Tuesday, August 15, 2006

Sanford Levinson on collateral damage

Sandy Levinson is one of the most subtle and profound thinkers I know, and the book he edited on torture is required reading in all of today's discussions of counter-terrorism. He has a short comment on the nature of collateral damage on the blog where he is a contributor, Balkinization, here. It is well worth reading.

I wanted to add one small comment to it. In my now many years teaching ethics and war, the laws of war, just war theory, and related topics, I have been struck by how un-intuitive the concept of the double effect is. Those of us who have done moral philosophy for a long time tend to assume that it is a natural way of thinking about the world, but the experience of teaching students - especially those from outside of Western, Judeo-Christian culture - convinces me that it is not.
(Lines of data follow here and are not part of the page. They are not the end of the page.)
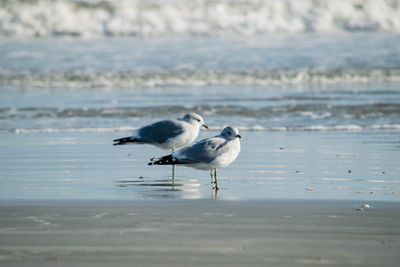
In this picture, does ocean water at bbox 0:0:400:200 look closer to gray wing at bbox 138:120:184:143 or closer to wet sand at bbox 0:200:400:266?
gray wing at bbox 138:120:184:143

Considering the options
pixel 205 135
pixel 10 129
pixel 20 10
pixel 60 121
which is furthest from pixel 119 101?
pixel 20 10

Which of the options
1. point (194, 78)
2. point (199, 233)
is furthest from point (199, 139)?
point (194, 78)

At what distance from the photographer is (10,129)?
11.5m

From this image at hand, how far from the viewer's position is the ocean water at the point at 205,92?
7.48 metres

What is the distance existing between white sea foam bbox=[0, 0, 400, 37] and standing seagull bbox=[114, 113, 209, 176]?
2290 centimetres

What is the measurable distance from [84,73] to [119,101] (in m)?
5.15

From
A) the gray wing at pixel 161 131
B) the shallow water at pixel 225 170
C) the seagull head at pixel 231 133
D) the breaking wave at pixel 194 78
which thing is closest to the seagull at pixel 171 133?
the gray wing at pixel 161 131

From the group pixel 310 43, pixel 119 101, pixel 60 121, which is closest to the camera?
pixel 60 121

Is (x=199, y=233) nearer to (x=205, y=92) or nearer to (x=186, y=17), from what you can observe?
(x=205, y=92)

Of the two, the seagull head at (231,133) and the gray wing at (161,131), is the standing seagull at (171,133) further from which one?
the seagull head at (231,133)

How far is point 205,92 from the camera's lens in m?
16.2

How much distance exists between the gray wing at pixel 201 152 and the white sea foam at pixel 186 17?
24277mm

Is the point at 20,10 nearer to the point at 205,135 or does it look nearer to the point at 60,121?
the point at 60,121

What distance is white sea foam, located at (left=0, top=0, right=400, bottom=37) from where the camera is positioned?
102 ft
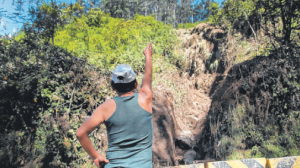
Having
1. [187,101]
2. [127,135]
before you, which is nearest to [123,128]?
[127,135]

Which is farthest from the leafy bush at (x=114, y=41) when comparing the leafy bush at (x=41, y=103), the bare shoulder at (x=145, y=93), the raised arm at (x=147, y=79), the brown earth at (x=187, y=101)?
the bare shoulder at (x=145, y=93)

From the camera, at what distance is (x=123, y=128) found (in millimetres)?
1549

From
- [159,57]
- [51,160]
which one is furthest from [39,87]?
[159,57]

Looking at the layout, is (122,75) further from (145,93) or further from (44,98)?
(44,98)

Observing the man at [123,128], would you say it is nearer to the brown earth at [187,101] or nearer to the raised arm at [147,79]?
the raised arm at [147,79]

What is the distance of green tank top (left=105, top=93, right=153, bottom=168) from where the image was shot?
1.54 m

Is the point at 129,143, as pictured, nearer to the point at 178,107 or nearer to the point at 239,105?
the point at 239,105

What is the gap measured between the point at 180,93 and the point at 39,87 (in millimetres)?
7013

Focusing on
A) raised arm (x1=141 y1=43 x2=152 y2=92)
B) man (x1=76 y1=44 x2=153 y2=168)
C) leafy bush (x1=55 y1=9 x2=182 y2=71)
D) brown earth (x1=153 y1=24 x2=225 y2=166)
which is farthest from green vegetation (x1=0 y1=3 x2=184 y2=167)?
raised arm (x1=141 y1=43 x2=152 y2=92)

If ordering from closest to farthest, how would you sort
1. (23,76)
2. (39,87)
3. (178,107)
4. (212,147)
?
1. (23,76)
2. (39,87)
3. (212,147)
4. (178,107)

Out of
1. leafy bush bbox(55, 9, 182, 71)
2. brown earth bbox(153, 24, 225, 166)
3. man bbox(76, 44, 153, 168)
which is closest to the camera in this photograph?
man bbox(76, 44, 153, 168)

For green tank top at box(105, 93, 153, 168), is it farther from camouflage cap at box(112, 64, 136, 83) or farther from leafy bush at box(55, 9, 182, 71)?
leafy bush at box(55, 9, 182, 71)

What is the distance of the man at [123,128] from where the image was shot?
5.07 feet

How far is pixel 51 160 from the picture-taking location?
4.98 m
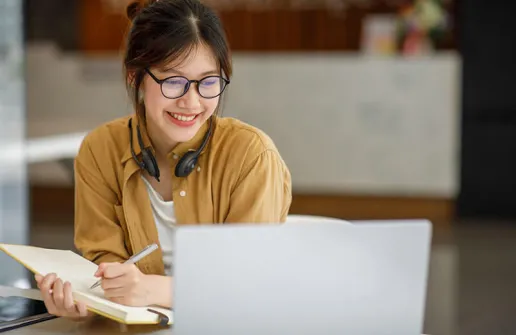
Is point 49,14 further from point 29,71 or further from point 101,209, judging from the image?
point 101,209

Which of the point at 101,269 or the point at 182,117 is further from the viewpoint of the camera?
the point at 182,117

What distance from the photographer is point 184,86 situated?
1.56 m

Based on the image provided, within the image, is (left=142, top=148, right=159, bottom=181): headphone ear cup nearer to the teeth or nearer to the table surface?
the teeth

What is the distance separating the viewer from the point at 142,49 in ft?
5.29

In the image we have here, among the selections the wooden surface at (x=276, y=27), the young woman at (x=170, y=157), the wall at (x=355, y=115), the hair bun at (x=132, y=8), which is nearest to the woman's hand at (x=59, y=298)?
the young woman at (x=170, y=157)

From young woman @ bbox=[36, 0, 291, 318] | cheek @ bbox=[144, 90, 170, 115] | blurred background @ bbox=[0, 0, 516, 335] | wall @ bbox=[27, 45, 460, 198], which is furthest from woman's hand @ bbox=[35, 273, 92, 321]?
wall @ bbox=[27, 45, 460, 198]

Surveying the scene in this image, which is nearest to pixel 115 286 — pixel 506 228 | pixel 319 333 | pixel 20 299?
pixel 20 299

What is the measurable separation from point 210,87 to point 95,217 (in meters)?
0.35

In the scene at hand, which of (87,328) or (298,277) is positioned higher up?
(298,277)

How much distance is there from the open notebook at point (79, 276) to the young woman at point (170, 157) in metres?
0.16

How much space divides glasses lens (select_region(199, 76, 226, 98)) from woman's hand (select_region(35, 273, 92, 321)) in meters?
0.38

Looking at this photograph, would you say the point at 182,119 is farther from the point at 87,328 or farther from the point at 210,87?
the point at 87,328

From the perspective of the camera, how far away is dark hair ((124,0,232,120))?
1.58 metres

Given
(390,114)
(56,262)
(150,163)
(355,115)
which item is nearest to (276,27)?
(355,115)
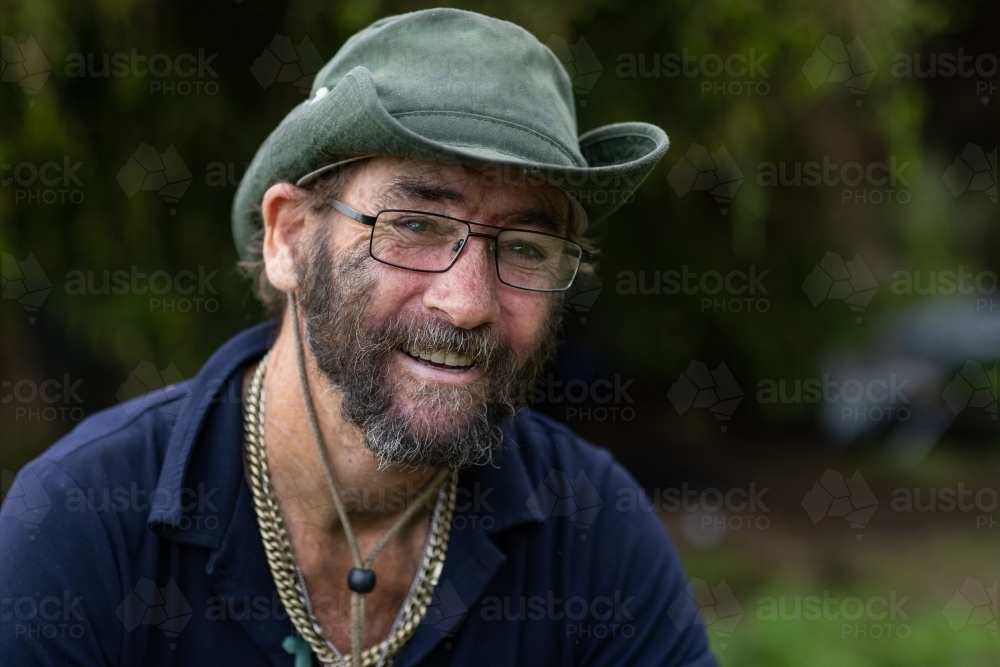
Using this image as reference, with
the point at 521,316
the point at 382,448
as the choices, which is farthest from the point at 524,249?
the point at 382,448

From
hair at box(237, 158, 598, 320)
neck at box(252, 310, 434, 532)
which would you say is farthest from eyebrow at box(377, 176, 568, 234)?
neck at box(252, 310, 434, 532)

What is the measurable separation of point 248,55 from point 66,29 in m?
0.76

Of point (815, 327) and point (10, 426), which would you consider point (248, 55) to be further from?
point (815, 327)

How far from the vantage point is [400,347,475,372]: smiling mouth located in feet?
6.76

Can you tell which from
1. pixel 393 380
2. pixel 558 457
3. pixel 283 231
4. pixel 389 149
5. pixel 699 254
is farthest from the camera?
pixel 699 254

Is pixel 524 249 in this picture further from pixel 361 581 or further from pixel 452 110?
pixel 361 581

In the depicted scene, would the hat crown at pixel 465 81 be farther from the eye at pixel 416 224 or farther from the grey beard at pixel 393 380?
the grey beard at pixel 393 380

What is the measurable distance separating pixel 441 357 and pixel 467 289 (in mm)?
162

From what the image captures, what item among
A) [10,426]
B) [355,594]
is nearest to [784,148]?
[355,594]

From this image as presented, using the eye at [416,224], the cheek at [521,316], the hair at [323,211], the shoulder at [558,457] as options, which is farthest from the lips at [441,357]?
the shoulder at [558,457]

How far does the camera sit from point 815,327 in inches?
218

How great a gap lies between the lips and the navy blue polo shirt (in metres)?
0.46

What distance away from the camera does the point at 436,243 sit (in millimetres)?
2045

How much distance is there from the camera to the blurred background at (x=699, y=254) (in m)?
3.75
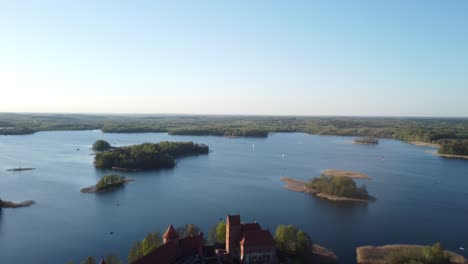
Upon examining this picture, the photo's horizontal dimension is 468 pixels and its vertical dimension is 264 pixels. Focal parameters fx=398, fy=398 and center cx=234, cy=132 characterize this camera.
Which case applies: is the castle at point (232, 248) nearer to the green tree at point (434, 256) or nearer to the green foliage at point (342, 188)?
the green tree at point (434, 256)

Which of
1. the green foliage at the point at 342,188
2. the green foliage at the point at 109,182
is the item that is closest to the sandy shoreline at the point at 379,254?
the green foliage at the point at 342,188

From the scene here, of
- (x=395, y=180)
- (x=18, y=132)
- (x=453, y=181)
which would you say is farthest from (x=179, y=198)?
(x=18, y=132)

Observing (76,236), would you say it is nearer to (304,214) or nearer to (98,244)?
(98,244)

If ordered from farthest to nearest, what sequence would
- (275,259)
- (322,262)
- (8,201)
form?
(8,201)
(322,262)
(275,259)

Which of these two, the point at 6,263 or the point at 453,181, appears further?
the point at 453,181

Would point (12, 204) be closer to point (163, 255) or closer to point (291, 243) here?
point (163, 255)

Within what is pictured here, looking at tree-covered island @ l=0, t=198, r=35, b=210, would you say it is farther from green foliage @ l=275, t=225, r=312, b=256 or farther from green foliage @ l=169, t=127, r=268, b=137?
green foliage @ l=169, t=127, r=268, b=137

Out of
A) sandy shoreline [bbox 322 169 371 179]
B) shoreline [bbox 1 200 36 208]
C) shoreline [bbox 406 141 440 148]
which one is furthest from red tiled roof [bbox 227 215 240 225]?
shoreline [bbox 406 141 440 148]
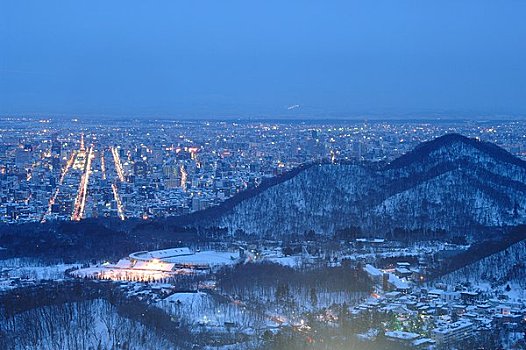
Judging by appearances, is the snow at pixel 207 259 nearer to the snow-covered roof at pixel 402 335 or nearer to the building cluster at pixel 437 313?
the building cluster at pixel 437 313

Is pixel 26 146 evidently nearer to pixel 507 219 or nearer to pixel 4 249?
pixel 4 249

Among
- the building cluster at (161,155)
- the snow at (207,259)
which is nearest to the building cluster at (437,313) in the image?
the snow at (207,259)

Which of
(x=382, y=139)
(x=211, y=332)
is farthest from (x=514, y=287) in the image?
(x=382, y=139)

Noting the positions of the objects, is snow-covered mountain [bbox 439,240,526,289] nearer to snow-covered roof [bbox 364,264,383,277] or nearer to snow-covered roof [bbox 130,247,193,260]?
snow-covered roof [bbox 364,264,383,277]

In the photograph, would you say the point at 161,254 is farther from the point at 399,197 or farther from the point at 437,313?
the point at 399,197

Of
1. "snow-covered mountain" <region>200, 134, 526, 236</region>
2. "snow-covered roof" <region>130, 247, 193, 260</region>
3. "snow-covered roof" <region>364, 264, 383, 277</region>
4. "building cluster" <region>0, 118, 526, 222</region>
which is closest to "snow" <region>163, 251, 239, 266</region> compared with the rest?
"snow-covered roof" <region>130, 247, 193, 260</region>

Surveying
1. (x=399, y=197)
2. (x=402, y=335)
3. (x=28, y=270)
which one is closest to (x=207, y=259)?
(x=28, y=270)
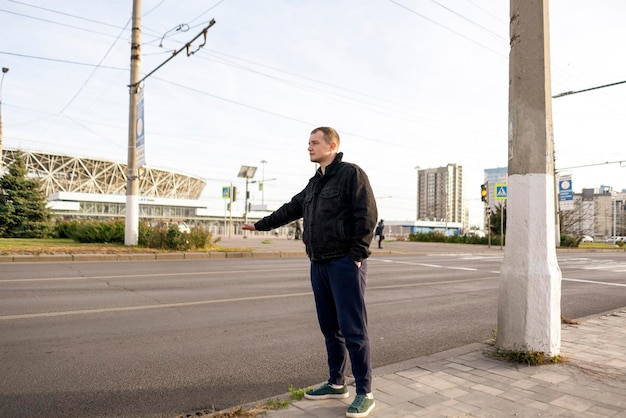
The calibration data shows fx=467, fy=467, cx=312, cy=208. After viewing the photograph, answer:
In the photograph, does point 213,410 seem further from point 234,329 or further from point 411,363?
point 234,329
I mean this in the sense that, far from being an intuitive moral doctrine, it is rather a doctrine that one arrives at because the alternatives look so unattractive. In the case of war, the problem is that pacifism, for most of us, is unacceptable as an alternative. And yet so is naked realism, the realism that admits of no limits to behavior in war. Indeed, in an important sense, the principal secular varieties of pacifism are realism, realism carried to a limit in which war, because it can have no limits, becomes morally unthinkable.

When I say that the double effect is a doctrine 'arrived at', I mean that in the precise sense that it arrives just in time to provide a way out of pacifism, but also out of realism. It provides a way in which to fight. But it is not what most people intuitively first think. It is a solution to a deep moral problem about war (and other things), not the first order intuition. And it is one that slides out of the legal and moral discussion of war with remarkable speed. Even Walzer abandons it in his doctrine of "supreme emergency," permitting Britain to launch attacks directly against German civilians on the ground that Churchill had no other means of attacking the enemy - could not the same be all too easily be said of Hezbollah? On the one hand, double effect is the anchor of the dual regime that both endorses noncombatant immunity yet permits fighting; on the other hand, I do not find it deeply rooted, given the growth in forms of asymmetric warfare that themselves depend upon exploiting the other side's respect for noncombatant immunity.

Systems of law and morality that lack reciprocity do not tend to survive in war, set as they are against the reciprocal struggle that constitutes war and military necessity. The current view among international elites is that the lack of reciprocity can be overcome by international tribunals and post-hoc criminal proceedings, as though the world were a domestic legal order with an overarching court system to monitor breaches of a domestic law. Alternatively, the elimination of reciprocity will be compensated for by granting effective immunity to the weaker guerrilla side in a conflict, with the result that the laws of war mean one thing for one side and another thing for the other (the approach taken by Protocol I whe, for example, it provides a special dispensation for guerrillas not to carry their arms openly or wear insignia designating fighters until the moment of ambush). These measure will not work over the long haul - they are not working now, but are instead transforming the cultural practices of war as parties adapt themselves to unequal incentives and disincentives. The current disdain for reciprocity more likely will have the long term effect of undermining the universality of the law of war, not broadening it.